■ PROBLEM REQUIREMENTS ■
Every record that follows should be output exactly as it is given.

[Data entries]

++++++++++

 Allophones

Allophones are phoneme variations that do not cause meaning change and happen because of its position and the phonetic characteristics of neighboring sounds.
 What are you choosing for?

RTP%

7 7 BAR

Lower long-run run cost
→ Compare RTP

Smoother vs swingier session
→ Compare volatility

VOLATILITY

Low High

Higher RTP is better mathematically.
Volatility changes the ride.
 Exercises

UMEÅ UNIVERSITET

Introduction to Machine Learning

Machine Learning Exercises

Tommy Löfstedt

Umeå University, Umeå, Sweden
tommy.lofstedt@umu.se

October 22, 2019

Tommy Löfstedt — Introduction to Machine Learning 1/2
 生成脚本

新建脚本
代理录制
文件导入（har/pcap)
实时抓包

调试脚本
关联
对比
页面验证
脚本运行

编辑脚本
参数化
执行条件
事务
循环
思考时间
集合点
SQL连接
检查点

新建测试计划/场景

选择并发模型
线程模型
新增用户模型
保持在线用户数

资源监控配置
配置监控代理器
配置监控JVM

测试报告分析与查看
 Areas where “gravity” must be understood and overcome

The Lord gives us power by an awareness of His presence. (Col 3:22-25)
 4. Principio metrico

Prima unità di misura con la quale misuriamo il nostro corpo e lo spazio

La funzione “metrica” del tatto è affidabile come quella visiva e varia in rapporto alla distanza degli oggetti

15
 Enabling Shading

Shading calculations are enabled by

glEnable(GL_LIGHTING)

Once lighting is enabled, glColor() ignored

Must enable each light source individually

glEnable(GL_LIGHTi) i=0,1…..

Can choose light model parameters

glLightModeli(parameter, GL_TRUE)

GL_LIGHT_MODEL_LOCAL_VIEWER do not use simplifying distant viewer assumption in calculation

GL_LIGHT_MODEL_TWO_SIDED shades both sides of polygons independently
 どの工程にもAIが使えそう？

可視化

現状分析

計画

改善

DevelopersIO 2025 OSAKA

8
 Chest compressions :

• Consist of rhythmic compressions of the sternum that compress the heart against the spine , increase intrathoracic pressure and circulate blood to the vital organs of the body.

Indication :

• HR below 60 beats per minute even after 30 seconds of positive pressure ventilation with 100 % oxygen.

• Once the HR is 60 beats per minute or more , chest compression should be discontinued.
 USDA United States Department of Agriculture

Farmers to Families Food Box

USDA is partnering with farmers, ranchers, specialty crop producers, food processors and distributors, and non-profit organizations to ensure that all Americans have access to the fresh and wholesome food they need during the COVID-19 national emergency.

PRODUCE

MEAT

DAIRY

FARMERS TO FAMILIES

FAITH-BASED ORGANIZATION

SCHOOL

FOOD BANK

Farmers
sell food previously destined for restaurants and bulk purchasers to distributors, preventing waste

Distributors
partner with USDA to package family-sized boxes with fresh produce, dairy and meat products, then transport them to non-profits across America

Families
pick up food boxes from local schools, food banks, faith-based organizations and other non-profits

++++++++++

■ TASK RESULT ■
 Allophones

Allophones are phoneme variations that do not cause meaning change and happen because of its position and the phonetic characteristics of neighboring sounds.
 What are you choosing for?

RTP%

7 7 BAR

Lower long-run run cost
→ Compare RTP

Smoother vs swingier session
→ Compare volatility

VOLATILITY

Low High

Higher RTP is better mathematically.
Volatility changes the ride.
 Exercises

UMEÅ UNIVERSITET

Introduction to Machine Learning

Machine Learning Exercises

Tommy Löfstedt

Umeå University, Umeå, Sweden
tommy.lofstedt@umu.se

October 22, 2019

Tommy Löfstedt — Introduction to Machine Learning 1/2
 生成脚本

新建脚本
代理录制
文件导入（har/pcap)
实时抓包

调试脚本
关联
对比
页面验证
脚本运行

编辑脚本
参数化
执行条件
事务
循环
思考时间
集合点
SQL连接
检查点

新建测试计划/场景

选择并发模型
线程模型
新增用户模型
保持在线用户数

资源监控配置
配置监控代理器
配置监控JVM

测试报告分析与查看
 Areas where “gravity” must be understood and overcome

The Lord gives us power by an awareness of His presence. (Col 3:22-25)
 4. Principio metrico

Prima unità di misura con la quale misuriamo il nostro corpo e lo spazio

La funzione “metrica” del tatto è affidabile come quella visiva e varia in rapporto alla distanza degli oggetti

15
 Enabling Shading

Shading calculations are enabled by

glEnable(GL_LIGHTING)

Once lighting is enabled, glColor() ignored

Must enable each light source individually

glEnable(GL_LIGHTi) i=0,1…..

Can choose light model parameters

glLightModeli(parameter, GL_TRUE)

GL_LIGHT_MODEL_LOCAL_VIEWER do not use simplifying distant viewer assumption in calculation

GL_LIGHT_MODEL_TWO_SIDED shades both sides of polygons independently
 どの工程にもAIが使えそう？

可視化

現状分析

計画

改善

DevelopersIO 2025 OSAKA

8
 Chest compressions :

• Consist of rhythmic compressions of the sternum that compress the heart against the spine , increase intrathoracic pressure and circulate blood to the vital organs of the body.

Indication :

• HR below 60 beats per minute even after 30 seconds of positive pressure ventilation with 100 % oxygen.

• Once the HR is 60 beats per minute or more , chest compression should be discontinued.
 USDA United States Department of Agriculture

Farmers to Families Food Box

USDA is partnering with farmers, ranchers, specialty crop producers, food processors and distributors, and non-profit organizations to ensure that all Americans have access to the fresh and wholesome food they need during the COVID-19 national emergency.

PRODUCE

MEAT

DAIRY

FARMERS TO FAMILIES

FAITH-BASED ORGANIZATION

SCHOOL

FOOD BANK

Farmers
sell food previously destined for restaurants and bulk purchasers to distributors, preventing waste

Distributors
partner with USDA to package family-sized boxes with fresh produce, dairy and meat products, then transport them to non-profits across America

Families
pick up food boxes from local schools, food banks, faith-based organizations and other non-profits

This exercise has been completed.